I had not been all that interested to learn about perceptrons, even though the perceptron is known as an ancestor of present-day machine learning.

That changed when I read an account that said the big names in AI in the 1960s were convinced that symbolic AI was the road to glory — and their misplaced confidence smothered the development of the first systems that learned and modified their own code.

Symbolic AI is built with strictly programmed rules. Also known as “good old-fashioned AI,” or GOFAI, the main applications you can produce with symbolic AI are expert systems.

The original perceptron was conceived and programmed by Frank Rosenblatt, who earned his Ph.D. in 1956. A huge IBM computer running his code was touted by the U.S. Office of Naval Research in 1958 as “capable of receiving, recognizing and identifying its surroundings without any human training or control,” according to a New York Times article published on July 8, 1958. That was hype, but the perceptron actually did receive visual information from the environment and learn from it, in much the same way as today’s ML systems do.

“At the time, he didn’t know how to train networks with multiple layers. But in hindsight, his algorithm is still fundamental to how we’re training deep networks today.”

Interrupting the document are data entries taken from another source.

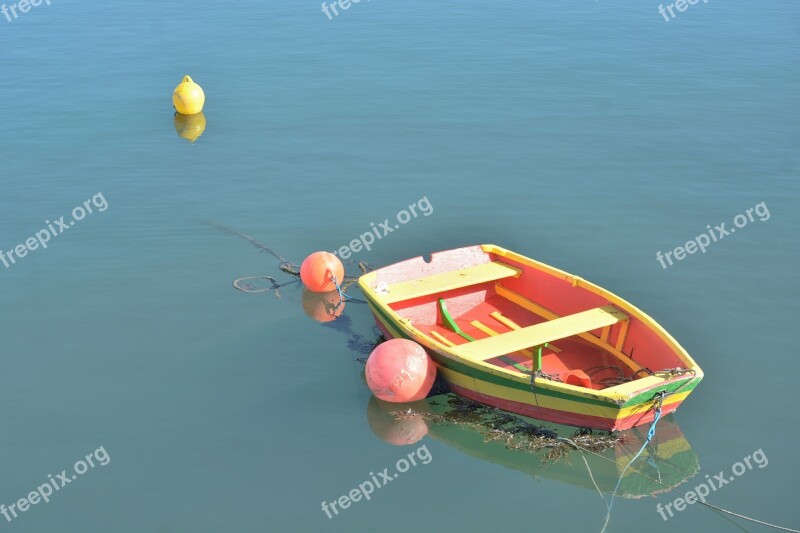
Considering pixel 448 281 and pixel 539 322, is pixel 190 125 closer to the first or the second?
pixel 448 281

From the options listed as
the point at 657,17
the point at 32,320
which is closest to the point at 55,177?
the point at 32,320

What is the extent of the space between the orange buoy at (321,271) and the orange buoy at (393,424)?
3.11m

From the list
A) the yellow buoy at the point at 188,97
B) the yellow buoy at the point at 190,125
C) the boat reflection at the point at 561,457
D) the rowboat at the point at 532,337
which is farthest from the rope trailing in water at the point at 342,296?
the yellow buoy at the point at 188,97

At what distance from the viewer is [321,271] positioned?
16281mm

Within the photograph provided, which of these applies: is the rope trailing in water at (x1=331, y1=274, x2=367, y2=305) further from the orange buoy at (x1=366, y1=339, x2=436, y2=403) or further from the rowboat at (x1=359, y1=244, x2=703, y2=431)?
the orange buoy at (x1=366, y1=339, x2=436, y2=403)

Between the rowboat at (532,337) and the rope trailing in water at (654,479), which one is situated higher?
the rowboat at (532,337)

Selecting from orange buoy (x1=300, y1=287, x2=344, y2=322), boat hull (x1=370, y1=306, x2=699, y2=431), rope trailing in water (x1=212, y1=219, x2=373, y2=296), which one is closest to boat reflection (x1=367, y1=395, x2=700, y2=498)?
boat hull (x1=370, y1=306, x2=699, y2=431)

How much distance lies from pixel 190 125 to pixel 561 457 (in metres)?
14.8

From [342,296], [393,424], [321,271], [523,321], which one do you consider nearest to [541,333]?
[523,321]

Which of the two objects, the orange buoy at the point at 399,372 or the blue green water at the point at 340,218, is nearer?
the blue green water at the point at 340,218

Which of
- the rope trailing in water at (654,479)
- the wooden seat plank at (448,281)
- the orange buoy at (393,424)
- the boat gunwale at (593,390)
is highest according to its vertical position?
the wooden seat plank at (448,281)

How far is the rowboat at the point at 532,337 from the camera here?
12.4m

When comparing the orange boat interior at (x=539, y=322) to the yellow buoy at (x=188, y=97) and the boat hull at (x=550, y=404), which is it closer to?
the boat hull at (x=550, y=404)

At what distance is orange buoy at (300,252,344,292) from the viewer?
1630 centimetres
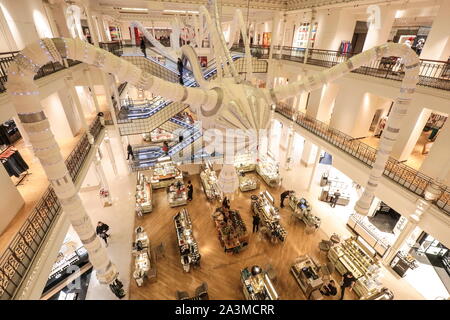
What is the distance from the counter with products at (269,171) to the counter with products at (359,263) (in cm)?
475

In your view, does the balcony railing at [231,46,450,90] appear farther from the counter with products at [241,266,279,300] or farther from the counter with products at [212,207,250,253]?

Thorsten Joachims, professor, computer science, quoted in the Cornell Chronicle

After leading AI researchers Marvin Minsky and Seymour Papert, both of MIT, published a book in 1969 that essentially said perceptrons were a dead end, all the attention — and pretty much all the funding — went to symbolic AI projects and research. Symbolic AI was the real dead end, but it took 50 years for that truth to be fully accepted.

Frank Rosenblatt died in a boating accident on his 43rd birthday, according to his obituary in The New York Times. It was 1971. Had he lived, he might have trained dozens of AI researchers who could have gone on to change the field much sooner.

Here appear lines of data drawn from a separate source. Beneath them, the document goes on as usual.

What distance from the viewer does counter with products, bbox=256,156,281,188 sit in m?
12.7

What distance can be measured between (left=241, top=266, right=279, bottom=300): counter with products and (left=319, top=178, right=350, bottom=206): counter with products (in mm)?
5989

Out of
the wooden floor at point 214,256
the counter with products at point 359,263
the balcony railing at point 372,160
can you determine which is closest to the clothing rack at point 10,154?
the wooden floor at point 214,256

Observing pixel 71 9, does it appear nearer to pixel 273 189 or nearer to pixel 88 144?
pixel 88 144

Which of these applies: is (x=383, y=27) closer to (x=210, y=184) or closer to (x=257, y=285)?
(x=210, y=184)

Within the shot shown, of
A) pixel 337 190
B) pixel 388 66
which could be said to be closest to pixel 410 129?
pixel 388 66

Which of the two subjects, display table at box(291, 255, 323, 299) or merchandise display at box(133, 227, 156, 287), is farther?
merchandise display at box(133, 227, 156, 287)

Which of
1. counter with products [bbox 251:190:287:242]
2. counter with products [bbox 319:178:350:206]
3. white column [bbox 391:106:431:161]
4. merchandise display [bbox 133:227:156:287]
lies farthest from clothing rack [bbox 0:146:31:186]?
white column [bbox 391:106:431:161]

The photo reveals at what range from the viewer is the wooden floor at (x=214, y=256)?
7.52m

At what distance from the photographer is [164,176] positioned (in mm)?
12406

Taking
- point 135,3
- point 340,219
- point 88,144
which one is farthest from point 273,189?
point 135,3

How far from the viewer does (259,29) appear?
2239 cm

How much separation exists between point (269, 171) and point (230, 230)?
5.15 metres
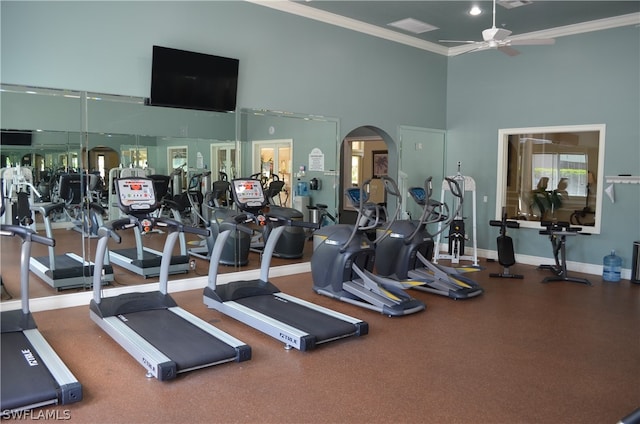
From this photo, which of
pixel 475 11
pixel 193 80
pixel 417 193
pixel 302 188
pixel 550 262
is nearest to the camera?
pixel 193 80

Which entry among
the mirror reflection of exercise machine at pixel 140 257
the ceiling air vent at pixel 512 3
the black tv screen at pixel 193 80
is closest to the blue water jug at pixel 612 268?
the ceiling air vent at pixel 512 3

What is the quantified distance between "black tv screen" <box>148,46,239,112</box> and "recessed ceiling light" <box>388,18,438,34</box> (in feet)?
9.04

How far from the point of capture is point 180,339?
4086 mm

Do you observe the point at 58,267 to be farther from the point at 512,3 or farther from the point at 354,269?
the point at 512,3

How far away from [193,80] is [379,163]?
7.75 meters

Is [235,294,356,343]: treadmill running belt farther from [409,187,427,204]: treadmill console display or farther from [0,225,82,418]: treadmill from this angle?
[409,187,427,204]: treadmill console display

An excellent article about Rosenblatt’s work is Professor’s perceptron paved the way for AI — 60 years too soon, published by Cornell University in 2019.

Using machine learning to uncover racist laws

A common use of machine learning is to train a model to identify a particular kind of document, or a particular characteristic in a document — and then sort a gigantic set of documents. This produces a much-reduced subset of all documents that match the desired criteria. There might be some false positives in the subset, but it still gives researchers or journalists a big jump forward by eliminating thousands of unwanted documents.

This kind of sorting goes well beyond a simple search for keywords.

Above: Screenshot from On the Books at lib.unc.edu

A great example has emerged from the University of North Carolina at Chapel Hill. On the Books: Jim Crow and Algorithms of Resistance is a project that includes a public plain-text collection of North Carolina laws (1866–1967) likely to be Jim Crow laws.

There is a public GitHub repo of the code used in this project. It includes a full walkthrough of the project’s workflow — data acquisition and cleaning, OCR, unsupervised and supervised classification, etc.

The base document set (the main corpus) consists of 96 volumes, with 53,515 chapters, having 297,790 sections (source).

The project’s title gives homage to Safiya Noble’s 2018 book Algorithms of Oppression: How Search Engines Reinforce Racism.

“State-based racial segregation laws were incredibly inconvenient, irregular, and, most importantly, unconstitutional.”

—William Sturkey, Ph.D.

A historical perspective on this data collection was provided by William Sturkey, a history professor at UNC, in “On the Books”: Machine Learning Jim Crow (September 2020). He says On the Books is “the first and most complete collection of all Jim Crow laws from a single American state.” He points to the difficulty of cataloging and studying all Jim Crow laws from any state “because there were just so many.”